• 課題 1: 連絡通路構造の説明文の【０００３】にある、符号付きの部材のうち名称が「支持」で始まるものを、符号とともにすべて挙げなさい。
• 課題 2: 連絡通路構造の説明文の「JP3951440B2 - Connecting」から「建造物１，２に結合している。」までを、一字も変えずに書き写しなさい。

• 本文:
⟨

JP3951440B2 - Connecting passage structure - Google Patents

Description

【０００１】
【発明の属する技術分野】
本発明は、隣接する二つの独立した建造物を相互に連絡する連絡通路構造に係わり、特に両建造物間に生ずる相対変位の吸収性能の向上を図った連絡通路構造に関する。
【０００２】
【従来の技術】
従来より、図１に示すように隣接する二つの独立した建造物１，２同士間を簡易に往来できるようにするために、両建造物１，２間に掛け渡して地面から離れた高所に連絡通路３を設けることが行われているが、この種の連絡通路３はその自重や通路上を往来する動荷重等によって生ずる撓み変形、並びに温度変形を吸収できるようにして両建造物１，２に結合している。
【０００３】
即ち、図２はその構造の一例を示す概略構成図であるが、図示するように、２つの建造物１，２間を相互に連絡する連絡通路３の一端側は、その下側に一体的に設けた結合部材３ａを一方の建造物１の支持台４に固設した支持部材５にピン１０を介して水平軸周りに回動可能に支承させ、他端側はその下面を他方の建造物２の支持台６に支持部材７を介して設けたローラ１１上に載置して転動支承する等して、温度変形による通路長方向の伸縮をローラ１１で許容吸収し、自重や動荷重などにより生ずる鉛直方向の撓み変形をピン１０による結合で許容吸収するようにしている。

⟩

アウトラインの行
⟨

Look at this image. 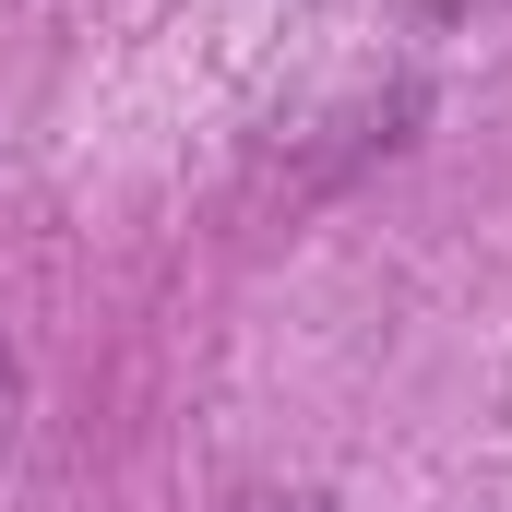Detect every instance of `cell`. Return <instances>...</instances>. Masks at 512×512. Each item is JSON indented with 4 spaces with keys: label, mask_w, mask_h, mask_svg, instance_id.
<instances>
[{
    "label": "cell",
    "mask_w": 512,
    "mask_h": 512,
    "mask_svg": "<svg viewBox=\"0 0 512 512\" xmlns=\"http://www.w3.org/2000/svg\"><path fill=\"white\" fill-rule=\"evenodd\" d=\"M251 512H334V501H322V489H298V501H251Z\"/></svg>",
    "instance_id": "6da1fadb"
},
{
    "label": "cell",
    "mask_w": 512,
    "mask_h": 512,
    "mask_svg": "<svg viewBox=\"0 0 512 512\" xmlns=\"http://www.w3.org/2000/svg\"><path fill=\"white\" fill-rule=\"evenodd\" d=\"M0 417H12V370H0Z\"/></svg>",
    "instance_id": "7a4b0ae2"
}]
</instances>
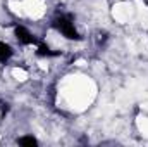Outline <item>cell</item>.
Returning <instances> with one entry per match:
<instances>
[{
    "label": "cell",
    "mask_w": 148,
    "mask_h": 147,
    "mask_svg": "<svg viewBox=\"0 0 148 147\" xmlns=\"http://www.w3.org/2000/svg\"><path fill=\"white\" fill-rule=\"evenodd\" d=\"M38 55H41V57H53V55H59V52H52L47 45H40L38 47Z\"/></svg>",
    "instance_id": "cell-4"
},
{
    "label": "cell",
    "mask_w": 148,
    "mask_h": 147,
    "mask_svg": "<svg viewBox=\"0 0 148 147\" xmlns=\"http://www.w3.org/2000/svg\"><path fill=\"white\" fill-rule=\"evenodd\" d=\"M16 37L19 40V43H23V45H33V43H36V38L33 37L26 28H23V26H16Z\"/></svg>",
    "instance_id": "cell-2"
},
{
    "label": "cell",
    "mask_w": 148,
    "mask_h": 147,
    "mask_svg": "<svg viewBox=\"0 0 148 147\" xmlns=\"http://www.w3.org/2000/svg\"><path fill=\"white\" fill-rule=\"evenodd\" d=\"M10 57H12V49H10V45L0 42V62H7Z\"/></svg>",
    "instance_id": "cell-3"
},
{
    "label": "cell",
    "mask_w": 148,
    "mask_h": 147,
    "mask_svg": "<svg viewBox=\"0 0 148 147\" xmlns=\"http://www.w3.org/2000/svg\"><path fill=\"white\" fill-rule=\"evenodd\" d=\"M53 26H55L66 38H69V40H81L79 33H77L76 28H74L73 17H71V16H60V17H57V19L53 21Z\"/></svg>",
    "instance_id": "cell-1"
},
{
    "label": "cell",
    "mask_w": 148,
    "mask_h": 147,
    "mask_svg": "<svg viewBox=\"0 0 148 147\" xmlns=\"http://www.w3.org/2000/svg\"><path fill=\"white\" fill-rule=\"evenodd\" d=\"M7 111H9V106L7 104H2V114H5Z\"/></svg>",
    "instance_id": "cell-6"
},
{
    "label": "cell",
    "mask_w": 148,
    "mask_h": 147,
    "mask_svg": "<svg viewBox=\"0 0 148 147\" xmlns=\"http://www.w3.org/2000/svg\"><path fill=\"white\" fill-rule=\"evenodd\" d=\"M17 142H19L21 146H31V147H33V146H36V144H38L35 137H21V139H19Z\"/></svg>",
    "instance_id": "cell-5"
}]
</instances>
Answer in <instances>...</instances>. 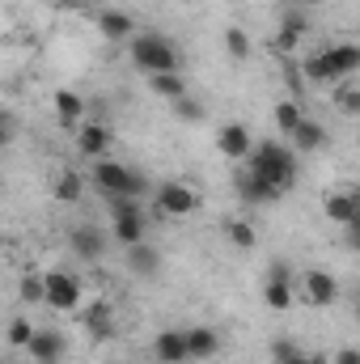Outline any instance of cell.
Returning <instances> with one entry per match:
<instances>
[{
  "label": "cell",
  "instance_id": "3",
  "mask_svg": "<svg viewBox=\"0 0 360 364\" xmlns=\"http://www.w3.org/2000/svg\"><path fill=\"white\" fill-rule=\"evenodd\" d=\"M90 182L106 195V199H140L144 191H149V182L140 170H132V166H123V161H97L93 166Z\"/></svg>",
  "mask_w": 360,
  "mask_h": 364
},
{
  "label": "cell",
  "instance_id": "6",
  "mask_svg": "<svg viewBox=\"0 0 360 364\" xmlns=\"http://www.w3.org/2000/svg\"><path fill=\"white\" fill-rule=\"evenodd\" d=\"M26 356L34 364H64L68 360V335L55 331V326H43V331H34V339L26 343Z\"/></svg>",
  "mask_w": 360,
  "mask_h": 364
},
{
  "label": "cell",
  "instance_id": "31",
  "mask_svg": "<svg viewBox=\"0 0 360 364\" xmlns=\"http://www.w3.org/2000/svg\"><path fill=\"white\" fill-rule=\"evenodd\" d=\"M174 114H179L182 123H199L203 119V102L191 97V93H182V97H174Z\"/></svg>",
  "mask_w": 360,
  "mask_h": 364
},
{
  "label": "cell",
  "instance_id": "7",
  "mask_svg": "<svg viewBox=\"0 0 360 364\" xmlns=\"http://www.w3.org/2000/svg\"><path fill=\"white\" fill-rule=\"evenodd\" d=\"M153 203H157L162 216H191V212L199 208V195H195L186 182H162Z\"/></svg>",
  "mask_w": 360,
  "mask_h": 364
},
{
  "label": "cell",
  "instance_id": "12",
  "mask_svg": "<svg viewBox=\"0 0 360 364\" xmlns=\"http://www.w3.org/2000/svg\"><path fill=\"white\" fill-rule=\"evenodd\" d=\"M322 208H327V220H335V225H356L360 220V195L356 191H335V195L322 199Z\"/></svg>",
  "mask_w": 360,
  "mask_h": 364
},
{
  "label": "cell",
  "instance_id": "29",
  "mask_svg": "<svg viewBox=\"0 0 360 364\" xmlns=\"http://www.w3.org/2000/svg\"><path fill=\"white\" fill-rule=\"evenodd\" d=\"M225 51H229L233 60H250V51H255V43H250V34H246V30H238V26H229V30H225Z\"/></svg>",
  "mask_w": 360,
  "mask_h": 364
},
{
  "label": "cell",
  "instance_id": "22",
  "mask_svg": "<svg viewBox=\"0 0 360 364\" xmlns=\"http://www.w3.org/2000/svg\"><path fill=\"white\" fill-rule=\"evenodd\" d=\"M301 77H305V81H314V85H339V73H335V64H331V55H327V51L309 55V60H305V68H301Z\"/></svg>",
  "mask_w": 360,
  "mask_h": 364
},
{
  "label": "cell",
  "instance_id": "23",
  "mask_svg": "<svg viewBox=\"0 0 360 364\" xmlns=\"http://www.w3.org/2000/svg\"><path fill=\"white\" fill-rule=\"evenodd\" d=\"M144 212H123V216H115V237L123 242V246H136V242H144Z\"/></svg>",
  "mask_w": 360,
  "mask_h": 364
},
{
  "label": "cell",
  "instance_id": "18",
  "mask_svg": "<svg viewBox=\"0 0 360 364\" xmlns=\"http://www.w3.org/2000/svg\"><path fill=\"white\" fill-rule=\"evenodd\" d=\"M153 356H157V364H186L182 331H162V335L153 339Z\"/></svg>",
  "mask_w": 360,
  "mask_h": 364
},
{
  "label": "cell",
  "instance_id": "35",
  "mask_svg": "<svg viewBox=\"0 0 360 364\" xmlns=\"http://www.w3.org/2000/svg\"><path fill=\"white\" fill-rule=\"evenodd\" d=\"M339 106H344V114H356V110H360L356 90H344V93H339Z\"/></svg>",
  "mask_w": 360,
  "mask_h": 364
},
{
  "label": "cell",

⟩

• 正答 1: 支持台４、支持部材５、支持台６、支持部材７

• 正答 2:
JP3951440B2 - Connecting passage structure - Google Patents

Description

【０００１】
【発明の属する技術分野】
本発明は、隣接する二つの独立した建造物を相互に連絡する連絡通路構造に係わり、特に両建造物間に生ずる相対変位の吸収性能の向上を図った連絡通路構造に関する。
【０００２】
【従来の技術】
従来より、図１に示すように隣接する二つの独立した建造物１，２同士間を簡易に往来できるようにするために、両建造物１，２間に掛け渡して地面から離れた高所に連絡通路３を設けることが行われているが、この種の連絡通路３はその自重や通路上を往来する動荷重等によって生ずる撓み変形、並びに温度変形を吸収できるようにして両建造物１，２に結合している。